> What you should do
From the entries below, pull out each line where "access" appears.

> Input
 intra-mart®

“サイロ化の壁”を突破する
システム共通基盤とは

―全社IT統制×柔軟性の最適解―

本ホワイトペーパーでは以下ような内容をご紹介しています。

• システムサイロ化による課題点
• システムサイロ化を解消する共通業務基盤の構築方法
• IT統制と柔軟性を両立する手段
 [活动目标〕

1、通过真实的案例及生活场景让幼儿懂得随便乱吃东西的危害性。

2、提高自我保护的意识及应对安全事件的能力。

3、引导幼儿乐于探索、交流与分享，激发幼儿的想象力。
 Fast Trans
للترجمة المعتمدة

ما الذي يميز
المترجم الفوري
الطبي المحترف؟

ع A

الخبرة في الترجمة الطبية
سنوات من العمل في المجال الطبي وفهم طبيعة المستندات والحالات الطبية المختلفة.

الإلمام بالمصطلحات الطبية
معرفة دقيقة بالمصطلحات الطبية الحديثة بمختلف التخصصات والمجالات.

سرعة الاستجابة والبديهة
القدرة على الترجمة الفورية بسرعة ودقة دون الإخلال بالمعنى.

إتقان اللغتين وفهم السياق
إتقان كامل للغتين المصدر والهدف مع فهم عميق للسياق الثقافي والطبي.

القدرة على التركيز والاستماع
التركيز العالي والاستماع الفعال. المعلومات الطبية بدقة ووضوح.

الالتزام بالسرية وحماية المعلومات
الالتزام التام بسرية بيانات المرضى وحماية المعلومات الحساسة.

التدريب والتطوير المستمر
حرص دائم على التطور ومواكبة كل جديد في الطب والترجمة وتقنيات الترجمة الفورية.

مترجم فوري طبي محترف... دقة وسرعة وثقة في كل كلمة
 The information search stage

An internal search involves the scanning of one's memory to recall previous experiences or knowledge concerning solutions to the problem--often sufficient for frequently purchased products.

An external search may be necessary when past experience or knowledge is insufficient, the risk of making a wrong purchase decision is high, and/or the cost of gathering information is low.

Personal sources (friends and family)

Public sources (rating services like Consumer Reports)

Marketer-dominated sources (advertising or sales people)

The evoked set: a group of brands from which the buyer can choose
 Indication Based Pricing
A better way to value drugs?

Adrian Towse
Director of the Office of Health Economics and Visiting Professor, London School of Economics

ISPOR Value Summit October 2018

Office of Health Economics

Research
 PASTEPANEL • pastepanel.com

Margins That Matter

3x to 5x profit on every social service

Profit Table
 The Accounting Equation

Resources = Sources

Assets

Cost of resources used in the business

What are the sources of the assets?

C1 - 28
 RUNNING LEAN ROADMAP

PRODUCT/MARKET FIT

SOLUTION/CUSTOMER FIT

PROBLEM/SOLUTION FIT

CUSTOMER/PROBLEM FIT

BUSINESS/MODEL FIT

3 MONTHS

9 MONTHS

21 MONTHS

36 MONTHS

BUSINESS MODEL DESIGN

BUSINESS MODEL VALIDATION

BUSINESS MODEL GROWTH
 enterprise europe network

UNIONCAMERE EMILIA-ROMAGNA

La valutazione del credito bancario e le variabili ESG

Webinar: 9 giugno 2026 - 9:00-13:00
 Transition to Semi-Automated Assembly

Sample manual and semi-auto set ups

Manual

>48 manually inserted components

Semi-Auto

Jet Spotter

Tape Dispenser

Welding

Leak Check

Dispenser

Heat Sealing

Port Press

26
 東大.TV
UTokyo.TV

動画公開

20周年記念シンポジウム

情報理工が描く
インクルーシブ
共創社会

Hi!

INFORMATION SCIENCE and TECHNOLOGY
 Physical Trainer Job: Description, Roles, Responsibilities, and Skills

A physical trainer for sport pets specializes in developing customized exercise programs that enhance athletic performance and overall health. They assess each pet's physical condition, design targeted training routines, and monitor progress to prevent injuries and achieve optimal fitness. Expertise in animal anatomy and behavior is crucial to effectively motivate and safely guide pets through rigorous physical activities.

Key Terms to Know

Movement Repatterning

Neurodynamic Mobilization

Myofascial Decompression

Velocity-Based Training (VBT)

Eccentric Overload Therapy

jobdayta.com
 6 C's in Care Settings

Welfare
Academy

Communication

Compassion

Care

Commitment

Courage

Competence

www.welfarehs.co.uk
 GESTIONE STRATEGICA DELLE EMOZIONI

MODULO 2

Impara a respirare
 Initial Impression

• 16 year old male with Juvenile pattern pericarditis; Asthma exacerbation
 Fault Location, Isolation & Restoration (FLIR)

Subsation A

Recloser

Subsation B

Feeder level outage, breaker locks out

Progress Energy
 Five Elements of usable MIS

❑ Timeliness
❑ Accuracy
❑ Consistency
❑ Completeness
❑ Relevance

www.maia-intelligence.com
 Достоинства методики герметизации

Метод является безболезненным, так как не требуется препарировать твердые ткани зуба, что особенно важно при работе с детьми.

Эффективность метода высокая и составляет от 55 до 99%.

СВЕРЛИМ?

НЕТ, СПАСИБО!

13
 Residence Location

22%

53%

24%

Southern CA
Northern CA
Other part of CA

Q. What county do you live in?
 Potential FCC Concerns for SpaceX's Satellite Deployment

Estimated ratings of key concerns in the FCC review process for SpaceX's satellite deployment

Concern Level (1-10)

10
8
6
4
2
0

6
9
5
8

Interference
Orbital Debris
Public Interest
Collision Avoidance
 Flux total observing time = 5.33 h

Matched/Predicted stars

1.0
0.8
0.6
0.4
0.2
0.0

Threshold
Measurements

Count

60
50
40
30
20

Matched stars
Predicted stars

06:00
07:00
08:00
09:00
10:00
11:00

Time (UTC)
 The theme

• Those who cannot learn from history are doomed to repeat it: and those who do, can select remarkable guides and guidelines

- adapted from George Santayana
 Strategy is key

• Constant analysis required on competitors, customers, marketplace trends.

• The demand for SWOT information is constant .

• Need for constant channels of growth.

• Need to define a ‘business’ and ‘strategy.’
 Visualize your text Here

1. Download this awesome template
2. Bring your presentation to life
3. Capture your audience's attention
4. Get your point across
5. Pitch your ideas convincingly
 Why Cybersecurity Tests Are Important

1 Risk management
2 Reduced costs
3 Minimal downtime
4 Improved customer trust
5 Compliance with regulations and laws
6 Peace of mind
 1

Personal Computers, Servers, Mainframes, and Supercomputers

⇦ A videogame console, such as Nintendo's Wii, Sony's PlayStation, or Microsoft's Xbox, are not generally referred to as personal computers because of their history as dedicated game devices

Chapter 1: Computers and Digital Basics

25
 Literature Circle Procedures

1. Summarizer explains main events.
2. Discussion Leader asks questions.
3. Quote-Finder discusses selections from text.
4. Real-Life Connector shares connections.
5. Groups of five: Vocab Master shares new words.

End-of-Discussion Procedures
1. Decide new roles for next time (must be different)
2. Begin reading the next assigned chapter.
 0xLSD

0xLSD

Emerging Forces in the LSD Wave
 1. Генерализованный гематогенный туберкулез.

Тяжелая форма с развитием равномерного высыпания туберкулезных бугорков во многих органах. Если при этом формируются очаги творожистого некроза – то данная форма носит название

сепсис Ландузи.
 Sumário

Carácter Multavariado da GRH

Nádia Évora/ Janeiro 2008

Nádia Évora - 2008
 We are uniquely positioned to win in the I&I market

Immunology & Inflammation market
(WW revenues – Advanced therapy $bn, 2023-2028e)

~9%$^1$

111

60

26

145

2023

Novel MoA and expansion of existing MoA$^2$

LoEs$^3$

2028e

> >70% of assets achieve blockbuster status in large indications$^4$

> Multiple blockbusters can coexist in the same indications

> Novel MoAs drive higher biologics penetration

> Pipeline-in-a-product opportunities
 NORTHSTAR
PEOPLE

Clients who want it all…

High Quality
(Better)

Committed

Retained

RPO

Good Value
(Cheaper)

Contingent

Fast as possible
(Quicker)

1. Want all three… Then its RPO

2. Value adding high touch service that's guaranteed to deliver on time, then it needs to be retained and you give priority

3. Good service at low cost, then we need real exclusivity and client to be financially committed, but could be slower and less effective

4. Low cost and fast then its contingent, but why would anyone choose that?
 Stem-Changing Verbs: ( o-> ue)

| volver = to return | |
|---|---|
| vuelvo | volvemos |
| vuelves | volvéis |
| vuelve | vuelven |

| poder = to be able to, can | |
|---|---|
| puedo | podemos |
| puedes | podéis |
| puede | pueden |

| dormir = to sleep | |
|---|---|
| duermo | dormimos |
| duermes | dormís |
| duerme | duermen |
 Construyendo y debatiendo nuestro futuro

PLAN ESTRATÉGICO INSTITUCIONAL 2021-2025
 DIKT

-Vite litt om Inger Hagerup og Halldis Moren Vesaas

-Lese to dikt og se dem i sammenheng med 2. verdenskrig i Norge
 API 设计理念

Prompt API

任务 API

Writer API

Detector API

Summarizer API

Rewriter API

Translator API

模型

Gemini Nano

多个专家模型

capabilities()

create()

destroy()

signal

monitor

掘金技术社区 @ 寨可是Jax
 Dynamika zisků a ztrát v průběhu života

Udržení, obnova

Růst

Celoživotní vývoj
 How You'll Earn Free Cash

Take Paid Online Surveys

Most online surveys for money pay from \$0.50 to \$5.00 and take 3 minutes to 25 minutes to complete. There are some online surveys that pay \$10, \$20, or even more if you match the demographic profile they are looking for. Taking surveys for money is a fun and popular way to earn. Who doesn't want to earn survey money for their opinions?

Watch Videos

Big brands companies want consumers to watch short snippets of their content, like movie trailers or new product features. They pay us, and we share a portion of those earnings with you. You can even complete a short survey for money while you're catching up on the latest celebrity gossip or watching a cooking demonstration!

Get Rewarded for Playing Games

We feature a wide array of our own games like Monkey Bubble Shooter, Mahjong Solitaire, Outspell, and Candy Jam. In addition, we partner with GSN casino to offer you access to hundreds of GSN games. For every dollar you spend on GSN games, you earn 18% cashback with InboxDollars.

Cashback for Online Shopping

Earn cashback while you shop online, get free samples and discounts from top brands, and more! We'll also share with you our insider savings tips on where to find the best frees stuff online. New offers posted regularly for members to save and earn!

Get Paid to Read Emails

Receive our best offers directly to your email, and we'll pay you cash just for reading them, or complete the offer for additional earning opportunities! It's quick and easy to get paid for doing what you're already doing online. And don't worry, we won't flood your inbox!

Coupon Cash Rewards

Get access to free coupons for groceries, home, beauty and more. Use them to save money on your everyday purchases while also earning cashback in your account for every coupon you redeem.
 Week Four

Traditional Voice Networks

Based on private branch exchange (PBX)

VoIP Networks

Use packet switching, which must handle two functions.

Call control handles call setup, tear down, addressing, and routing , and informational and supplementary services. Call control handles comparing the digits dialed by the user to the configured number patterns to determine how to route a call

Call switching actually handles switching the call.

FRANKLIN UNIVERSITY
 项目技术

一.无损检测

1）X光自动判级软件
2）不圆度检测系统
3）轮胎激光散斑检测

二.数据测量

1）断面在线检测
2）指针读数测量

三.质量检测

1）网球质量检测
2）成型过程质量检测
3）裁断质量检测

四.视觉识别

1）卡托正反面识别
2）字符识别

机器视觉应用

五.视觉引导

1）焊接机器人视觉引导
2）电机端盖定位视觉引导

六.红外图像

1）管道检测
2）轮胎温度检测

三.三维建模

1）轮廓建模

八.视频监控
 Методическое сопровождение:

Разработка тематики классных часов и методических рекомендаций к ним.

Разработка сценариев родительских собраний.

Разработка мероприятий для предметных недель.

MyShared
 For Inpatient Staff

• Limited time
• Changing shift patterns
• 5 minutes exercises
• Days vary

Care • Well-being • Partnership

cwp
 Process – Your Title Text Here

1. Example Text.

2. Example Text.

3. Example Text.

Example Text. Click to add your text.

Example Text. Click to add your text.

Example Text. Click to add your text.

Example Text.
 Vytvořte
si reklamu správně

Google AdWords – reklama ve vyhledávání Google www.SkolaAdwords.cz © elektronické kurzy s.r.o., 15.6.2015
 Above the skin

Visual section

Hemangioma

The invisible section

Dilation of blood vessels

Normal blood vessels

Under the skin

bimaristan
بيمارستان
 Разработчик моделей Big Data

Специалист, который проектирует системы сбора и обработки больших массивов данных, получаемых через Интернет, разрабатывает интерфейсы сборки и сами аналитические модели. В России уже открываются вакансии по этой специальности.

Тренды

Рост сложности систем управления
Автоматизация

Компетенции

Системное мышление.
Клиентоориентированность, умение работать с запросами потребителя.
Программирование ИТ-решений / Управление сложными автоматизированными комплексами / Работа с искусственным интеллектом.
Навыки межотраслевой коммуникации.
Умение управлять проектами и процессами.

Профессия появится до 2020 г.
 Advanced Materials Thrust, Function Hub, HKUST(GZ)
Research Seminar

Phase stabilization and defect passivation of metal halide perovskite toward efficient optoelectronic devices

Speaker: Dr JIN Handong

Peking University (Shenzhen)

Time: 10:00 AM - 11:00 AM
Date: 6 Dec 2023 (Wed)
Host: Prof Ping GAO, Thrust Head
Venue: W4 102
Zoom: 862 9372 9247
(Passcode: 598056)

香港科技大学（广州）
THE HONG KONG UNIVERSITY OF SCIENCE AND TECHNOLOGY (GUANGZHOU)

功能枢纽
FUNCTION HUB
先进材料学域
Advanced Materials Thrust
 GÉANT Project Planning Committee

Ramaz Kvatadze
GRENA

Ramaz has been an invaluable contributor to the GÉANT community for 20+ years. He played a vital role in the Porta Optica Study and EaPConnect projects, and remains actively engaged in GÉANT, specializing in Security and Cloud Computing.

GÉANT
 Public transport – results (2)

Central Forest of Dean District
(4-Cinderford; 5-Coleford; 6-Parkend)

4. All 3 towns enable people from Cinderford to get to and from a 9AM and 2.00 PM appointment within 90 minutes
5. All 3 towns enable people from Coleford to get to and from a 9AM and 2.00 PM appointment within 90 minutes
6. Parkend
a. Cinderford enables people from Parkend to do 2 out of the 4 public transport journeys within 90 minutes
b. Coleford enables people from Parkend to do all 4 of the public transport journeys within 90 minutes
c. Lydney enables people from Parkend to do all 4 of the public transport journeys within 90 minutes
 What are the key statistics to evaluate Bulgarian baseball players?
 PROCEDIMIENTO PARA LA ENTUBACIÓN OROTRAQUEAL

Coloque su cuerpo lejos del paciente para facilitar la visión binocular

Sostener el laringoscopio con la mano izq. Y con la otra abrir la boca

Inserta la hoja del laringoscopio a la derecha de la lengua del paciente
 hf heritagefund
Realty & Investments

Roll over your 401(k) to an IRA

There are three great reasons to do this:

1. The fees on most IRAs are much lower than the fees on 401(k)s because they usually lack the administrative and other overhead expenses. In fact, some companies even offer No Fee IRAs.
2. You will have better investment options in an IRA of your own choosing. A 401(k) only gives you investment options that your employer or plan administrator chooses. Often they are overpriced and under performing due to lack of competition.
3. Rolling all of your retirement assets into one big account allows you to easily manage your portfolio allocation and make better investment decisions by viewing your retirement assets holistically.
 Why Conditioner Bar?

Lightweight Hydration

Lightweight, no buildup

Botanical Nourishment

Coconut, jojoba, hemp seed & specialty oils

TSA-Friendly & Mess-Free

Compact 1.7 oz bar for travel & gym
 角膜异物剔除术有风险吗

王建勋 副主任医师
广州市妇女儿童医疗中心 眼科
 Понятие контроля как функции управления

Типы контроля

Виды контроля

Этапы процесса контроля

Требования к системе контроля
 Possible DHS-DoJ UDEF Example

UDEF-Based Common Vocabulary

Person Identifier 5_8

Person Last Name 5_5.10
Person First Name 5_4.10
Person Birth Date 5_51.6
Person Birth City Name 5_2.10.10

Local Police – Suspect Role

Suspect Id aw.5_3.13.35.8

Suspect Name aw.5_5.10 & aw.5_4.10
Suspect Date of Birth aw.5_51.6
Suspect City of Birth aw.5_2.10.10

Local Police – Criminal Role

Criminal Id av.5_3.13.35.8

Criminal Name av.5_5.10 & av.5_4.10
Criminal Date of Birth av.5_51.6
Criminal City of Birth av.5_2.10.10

> Finished exercise
We feature a wide array of our own games like Monkey Bubble Shooter, Mahjong Solitaire, Outspell, and Candy Jam. In addition, we partner with GSN casino to offer you access to hundreds of GSN games. For every dollar you spend on GSN games, you earn 18% cashback with InboxDollars.
Get access to free coupons for groceries, home, beauty and more. Use them to save money on your everyday purchases while also earning cashback in your account for every coupon you redeem.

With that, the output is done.